__Task list__.
1/ Reproduce the passage about bilingual storytellings, starting with "But from the" and going on through "must be overcome.", but change "millions" to "thousands".
2/ Name every year mentioned in the passage about bilingual storytellings.

__Excerpt to read__.
>>>
That was how I came up with the idea of creating “Bilingual storytellings for children that educate parents”. But it was not until this year, 2020, that my will has been reinforced with a group of people who have helped me with the drawing designs and the accurate translations of each storytelling. Casually, this effort has coincided with a peak of a bunch of series and movies released in English and Spanish in the United States.

Two families are the protagonists of my storytellings. These characters were previously created in 2008, but it was until 2019 that I could license my rights as the author of these storytellings.

It has been a long way and it has been difficult for my husband and I to adapt ourselves to this country. However, we have tried harder, mostly with one of our big challenges at our age which is the English language.

It has not been easy, but we are safe in this country that now we consider our second home. God has given me the strength I need, and the right people by my side to support my dream. Even though my work is Ad Honorem, my dream is to provide parents and kids storytellings as learning tools. I really hope that my storytellings make your time with your kids more pleasant with a short storytelling, and at the same time, provoke a reflection in both parents and children. All this, absorbing the economic costs to donate these learning tools to people.

It was about creating small and simple stories easy to understand for children of any educational level, and easy to tell and explain by their parents, also of any educational level. The idea is that these images with plain text are fixed in the brain to produce changes, maybe not necessarily apparent at first, with the intention that they provoke in their children, and even in themselves , a reflection about different basic aspects of education.

But from the experience of immigration itself, I considered that there are millions of immigrant families, the vast majority of them with difficulties adapting to their new country of adoption greater or much greater than those we had, but which must be overcome.

It was in this way that the SMALL TOWN family was born, a family of «human animals» of rustic origin, who have emigrated to a new country with a quite different culture. The difficulties of adapting the parents, and the children initially, to the new culture, and also the later identity problems of the children, are the inspiration of the small and simple stories of this family that, as in the other case, they are intended to be a simple model for parents and children to use reinforcement and mutual support to overcome their adaptation difficulties, being aware that it is the price to pay for the growth and expansion of the family’s horizons.

But this growth and adaptation imply some changes, particularly in the educational model. This is how the HEARTMIND family was born, a family of small robots in which their heart and brain are visualized, as if wanting to imply the importance of both organs, not only vital for their own life, but for their own education, so that the wise interpretation and assessment of what one and the other tell us at all times is what will cause a successful educational experience. Each story will deal with some basic aspect of education. Through simple stories it is possible to clarify everyday situations and learn to cope with them and give explanations as part of family education, interacting parents and children together. I hope you like these stories and allow you to be reflected on these topics and suggest some more.
<<<
__Source data__.
>>>
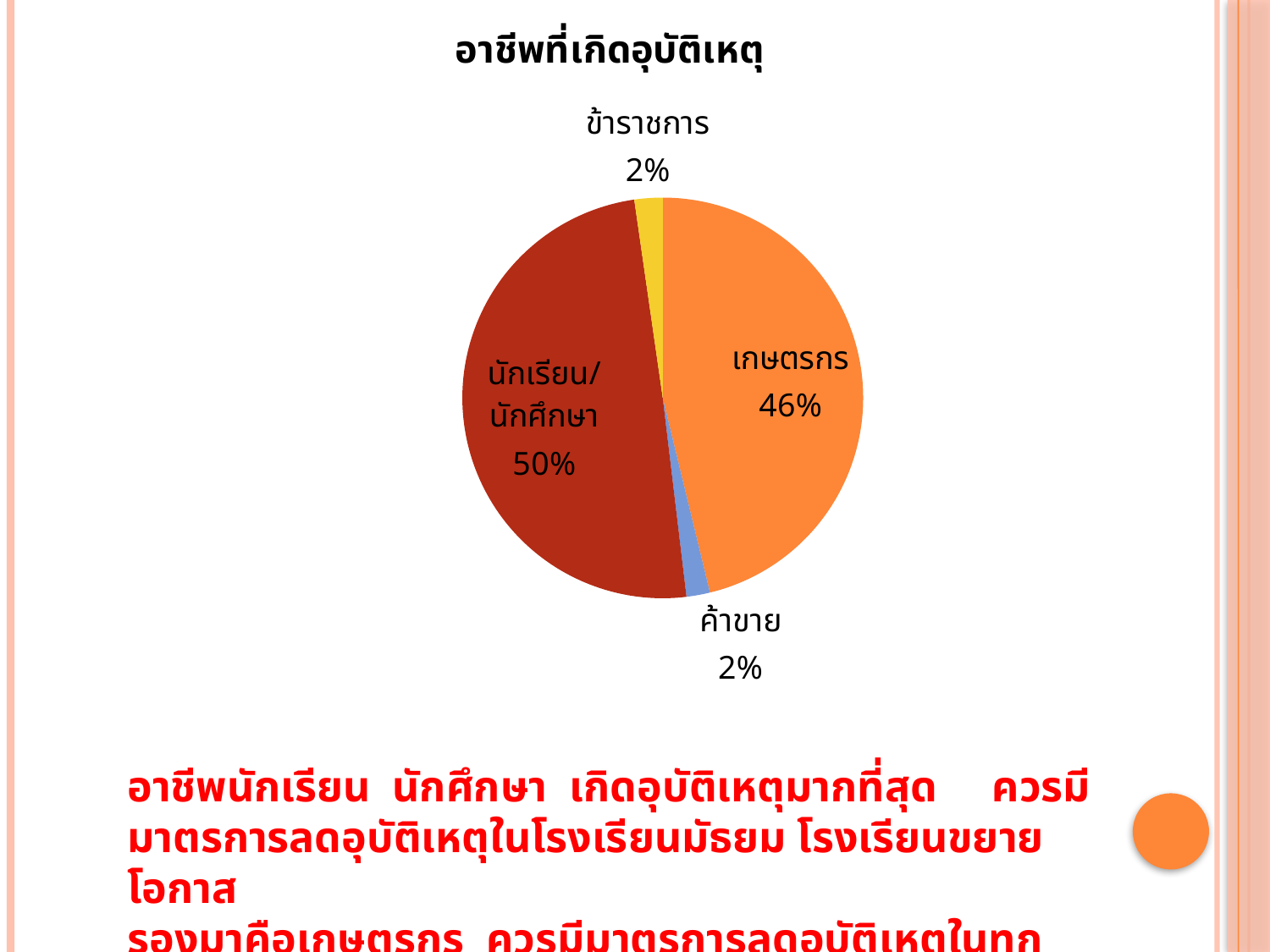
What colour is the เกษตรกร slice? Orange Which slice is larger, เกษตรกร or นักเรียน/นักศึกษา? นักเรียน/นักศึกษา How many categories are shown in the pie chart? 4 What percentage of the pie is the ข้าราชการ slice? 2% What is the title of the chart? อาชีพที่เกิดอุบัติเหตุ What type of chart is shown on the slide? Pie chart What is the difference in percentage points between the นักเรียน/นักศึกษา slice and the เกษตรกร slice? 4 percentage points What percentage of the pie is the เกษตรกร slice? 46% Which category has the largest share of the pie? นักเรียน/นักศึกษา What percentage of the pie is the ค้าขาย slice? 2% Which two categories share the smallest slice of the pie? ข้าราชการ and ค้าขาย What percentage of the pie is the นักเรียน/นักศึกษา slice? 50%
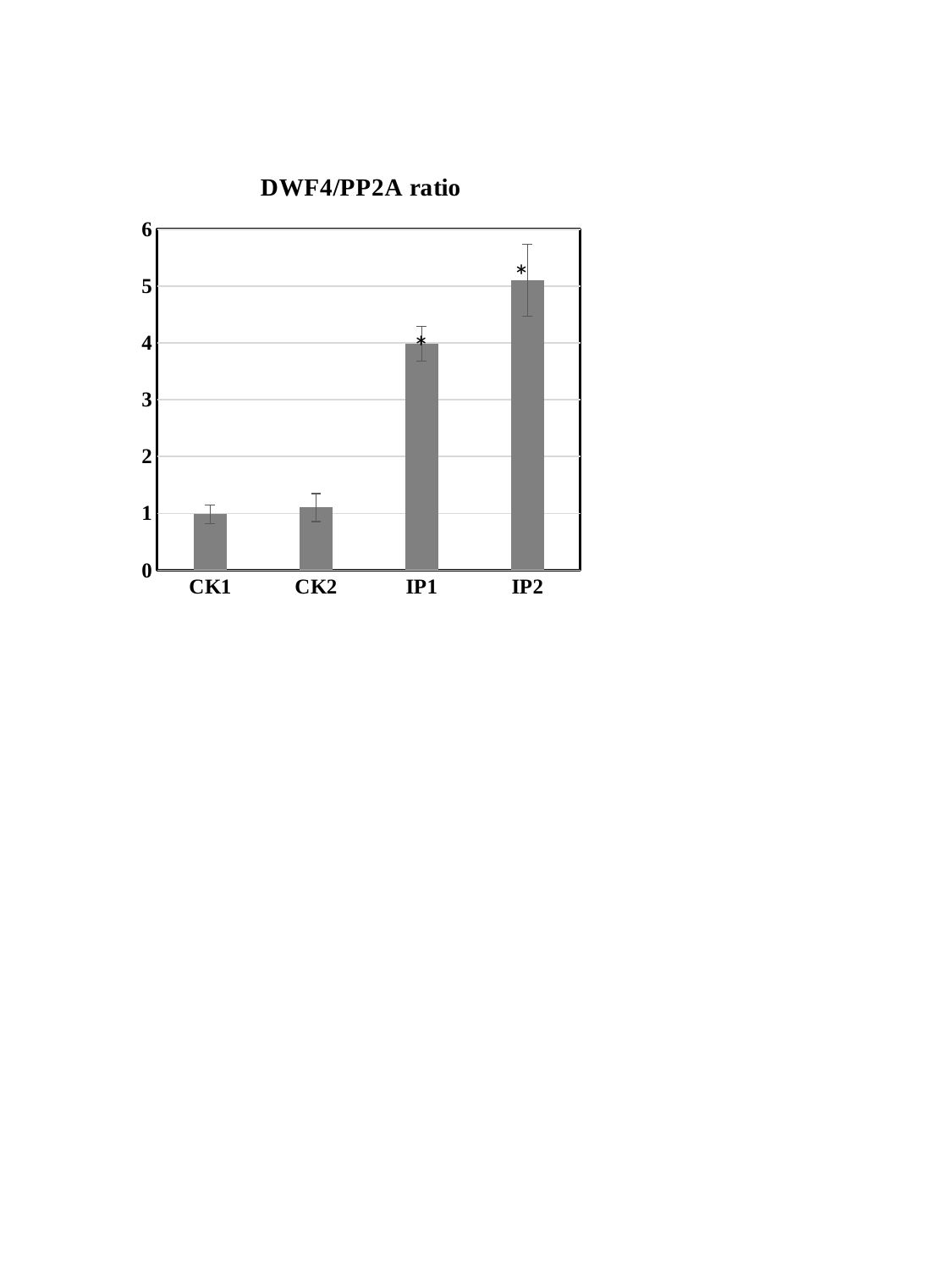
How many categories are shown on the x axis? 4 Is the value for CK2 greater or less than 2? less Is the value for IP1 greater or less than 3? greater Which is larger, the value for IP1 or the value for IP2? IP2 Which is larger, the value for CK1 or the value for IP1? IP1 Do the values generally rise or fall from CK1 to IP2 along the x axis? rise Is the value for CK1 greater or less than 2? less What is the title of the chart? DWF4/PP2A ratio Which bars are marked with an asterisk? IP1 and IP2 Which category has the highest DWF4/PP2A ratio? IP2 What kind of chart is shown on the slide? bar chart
<<<
__Answer set__.
1/
But from the experience of immigration itself, I considered that there are thousands of immigrant families, the vast majority of them with difficulties adapting to their new country of adoption greater or much greater than those we had, but which must be overcome.

2/ 2020, 2008, 2019